Google is giving up on its vision of helping people live healthier lives with online personal health records.

When Google Health was introduced in 2008, Marissa Mayer, a Google executive, said it would be a “large ongoing initiative” that the company hoped would attract millions of regular users.

But Google Health never really caught on. In a posting on the company’s blog on Friday, Aaron Brown, senior product manager for Google Health, wrote that the goal was to “translate our successful consumer-centered approach from other domains to health care and have a real impact on the day-to-day health experiences of millions of our users.”

Yet, after three years, Mr. Brown said, “Google Health is not having the broad impact we had hoped it would.”

In the drive to apply information technology to health care, personalized health records are the element that relies most heavily on individual motivation and efforts. They are controlled by the consumer, and require individuals to put in, update and edit their health data. By contrast, the federal government has begun a five-year campaign to accelerate the adoption of electronic patient records by hospitals and doctors, with the incentive payments to physicians topping $40,000.

Personal health records, analysts say, are a new concept to most people, and early users have found them difficult to use. “Personal health records have been a technology in search of a market,” said Lynne A. Dunbrack, an analyst at IDC Health Insights, a research firm.
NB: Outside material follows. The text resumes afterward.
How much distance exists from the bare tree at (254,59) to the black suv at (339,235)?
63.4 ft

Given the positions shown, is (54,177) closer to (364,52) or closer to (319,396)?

In a survey earlier this year, IDC Health Insights found that 7 percent of consumers had tried online personal health records, and fewer than half of those continued to use them.

Google is by no means the only company to abandon the field of consumer health records. Revolution Health, for example, retired its personal health record service last year, citing few users.

Suppliers of online personal health records include WebMD, Microsoft, RelayHealth and Dossia. But analysts note that what success these offerings have had has often been in partnership with insurers and health providers, while Dossia is an employer-sponsored personal health record.

Adam Bosworth, a former manager of Google Health, who left in 2007 before the service was introduced, said the service could not overcome the obstacle of requiring people to laboriously put in their own data.

“In the end,” Mr. Bosworth said, “it was an experiment that did not have a compelling consumer proposition.”

The consumer technologies that catch on, he said, inform or entertain users, or enable social communication. Mr. Bosworth said he learned that in his own health information technology company, Keas. The business started in 2009, but switched its approach last November to focus on social games to encourage participation in wellness programs.

Technology companies have often underestimated the complexity of the health field, assuming that fresh ideas and new digital tools will bring quick results, said Dr. David J. Brailer, the national coordinator for health information technology in the Bush administration.

When that does not happen, they pull back, Dr. Brailer said. The Google experience, he said, fit that pattern, and the company had been pulling resources from Google Health for some time.

“For a long while, everybody knew that Google Health was dead, except Google,” said Dr. Brailer, who is the chief executive of Health Evolution Partners, an investment fund.

Google is also shutting down its PowerMeter service, which let consumers track their energy use.